Born in Bessemer, Alabama, United States, he first appeared on stage at the age of four, then joined a children's gospel group at the age of 13, soon obtaining his own radio show.

He organized another group after his mother sent him to New York City following a racial incident; he continued singing after returning to attend the Snow Hill Institute in Snow Hill, Alabama, where he acquired the title "Professor" while teaching as a student.

He moved to Chicago in 1947, where he worked briefly with Roberta Martin and toured with Mahalia Jackson, then struck out on his own with his own group, the Bradford Singers, followed by another group, the Bradford Specials. He recorded his first hit record, "Too Close To Heaven" (1954), billed as Professor Alex Bradford and the Bradford Specials, sold over one million copies, and was awarded a gold disc, then followed it with a number of other successes in the rest of the decade.
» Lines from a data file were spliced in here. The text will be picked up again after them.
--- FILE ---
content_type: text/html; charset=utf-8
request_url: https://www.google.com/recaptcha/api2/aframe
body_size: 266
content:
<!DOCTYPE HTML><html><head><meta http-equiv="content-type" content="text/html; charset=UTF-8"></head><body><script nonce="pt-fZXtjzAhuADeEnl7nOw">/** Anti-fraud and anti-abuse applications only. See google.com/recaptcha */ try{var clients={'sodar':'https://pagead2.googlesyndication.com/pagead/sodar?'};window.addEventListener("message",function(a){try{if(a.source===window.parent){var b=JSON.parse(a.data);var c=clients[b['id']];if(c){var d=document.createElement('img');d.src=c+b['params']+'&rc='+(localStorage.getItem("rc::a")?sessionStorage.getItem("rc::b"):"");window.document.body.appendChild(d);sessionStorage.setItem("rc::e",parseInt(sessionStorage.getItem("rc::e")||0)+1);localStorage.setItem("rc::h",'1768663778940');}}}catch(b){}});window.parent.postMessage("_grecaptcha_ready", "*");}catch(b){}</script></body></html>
Artists such as Little Richard imitated Bradford's energetic style, ranging from a gravelly bass to a whooping falsetto, and his flamboyant stage presence. Ray Charles, for his part, not only borrowed some of Bradford's vocal mannerisms but based his Raelets on the Bradford Specials. His 1962 gospel song composition "Let the Lord Be Seen in Me", recorded for his One Step & Angel on Vacation album, was also recorded in 1964 by an emerging force in Jamaican music, Bob Marley & the Spiritual Sisters. Marley later adopted the Rastafarian faith, but along with his mother, at first he sang gospel in the local Shilo Apostolic Church.

Bradford provided narration and singing for a 1967 animated short film by Richard Williams Productions, entitled Sailor and the Devil.

In 1961, when his recording career was in decline, Bradford joined the cast of the off-Broadway show Black Nativity, based on the writings of Langston Hughes, which toured Europe in 1962. A member of the Alex Bradford Singers at that time was Madeline Bell, who settled in England after the show ended. Bradford appeared in Don't Bother Me, I Can't Cope, for which he won the Obie award in 1972.

==Death==
Alex Bradford died in Newark, New Jersey, at age 51 years old, in 1978 after a stroke. At the time of his death he was preparing the musical Your Arms Too Short to Box with God.